EXERCISES TO COMPLETE:
1. Reproduce the passage from the research project page starting at "This page documents" and ending at "Wikipedia's administrative corps.".
2. Answer these questions using the research project page:
(a) What were the two subjects of the earlier studies on which the project builds?
(b) Which two encyclopedic standards are given as examples?
(c) With which deletion process do the project's questions deal?

QUOTED TEXT:
+ + + + + + +

This page documents a completed research project.

This project builds on earlier quantitative research characterizing messages sent to new users. In those studies (on community participation and deletion notifications), it was found that many good-faith users are immediately thrust into high-level processes such as article deletions, image copyright issues, username concerns, conflict of interest allegations, and edit wars. Many of these processes require a working understanding of not just Wikipedia's encyclopedic standards (such as NPOV or reliable sources), but the social norms and procedures around the administration of the encyclopedia project. Furthermore, participation in such spaces requires a technical understanding, as users must edit specific pages in a rigidly-defined manner in order to properly make themselves visible to Wikipedia's administrative corps.

Questions

edit

Broadly, what are the various ways in which new users encounter and interact with the speedy deletion process?

More specifically:

  • How many new, tagged for speedy deletion articles by new users are kept versus deleted?
  • How long does it take for a newly-created article to be tagged for deletion, for a user to be warned of a speedy deletion tag, and for the article to be deleted?
  • How many new users are receiving speedy deletion notifications (raw and a percentage of those who create new articles)?
  • Are users responding to speedy deletion notices?
  • Are users editing articles and talk pages -- both the of the tagged article and other articles -- after a speedy deletion tag and subsequent deletion?

+ + + + + + +

SUPPLIED ENTRIES:
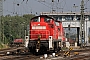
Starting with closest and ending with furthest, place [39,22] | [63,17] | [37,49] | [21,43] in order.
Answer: [37,49], [39,22], [21,43], [63,17]

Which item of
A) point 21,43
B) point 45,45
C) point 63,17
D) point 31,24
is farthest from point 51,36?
point 63,17

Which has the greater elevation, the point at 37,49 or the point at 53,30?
the point at 53,30

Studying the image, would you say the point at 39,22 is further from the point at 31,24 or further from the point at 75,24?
the point at 75,24

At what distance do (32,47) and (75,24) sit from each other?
41127mm

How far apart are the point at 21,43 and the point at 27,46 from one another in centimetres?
3949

+ + + + + + +

REPLIES:
1.
This page documents a completed research project.

This project builds on earlier quantitative research characterizing messages sent to new users. In those studies (on community participation and deletion notifications), it was found that many good-faith users are immediately thrust into high-level processes such as article deletions, image copyright issues, username concerns, conflict of interest allegations, and edit wars. Many of these processes require a working understanding of not just Wikipedia's encyclopedic standards (such as NPOV or reliable sources), but the social norms and procedures around the administration of the encyclopedia project. Furthermore, participation in such spaces requires a technical understanding, as users must edit specific pages in a rigidly-defined manner in order to properly make themselves visible to Wikipedia's administrative corps.

2.
(a) Community participation and deletion notifications.
(b) NPOV and reliable sources.
(c) The speedy deletion process.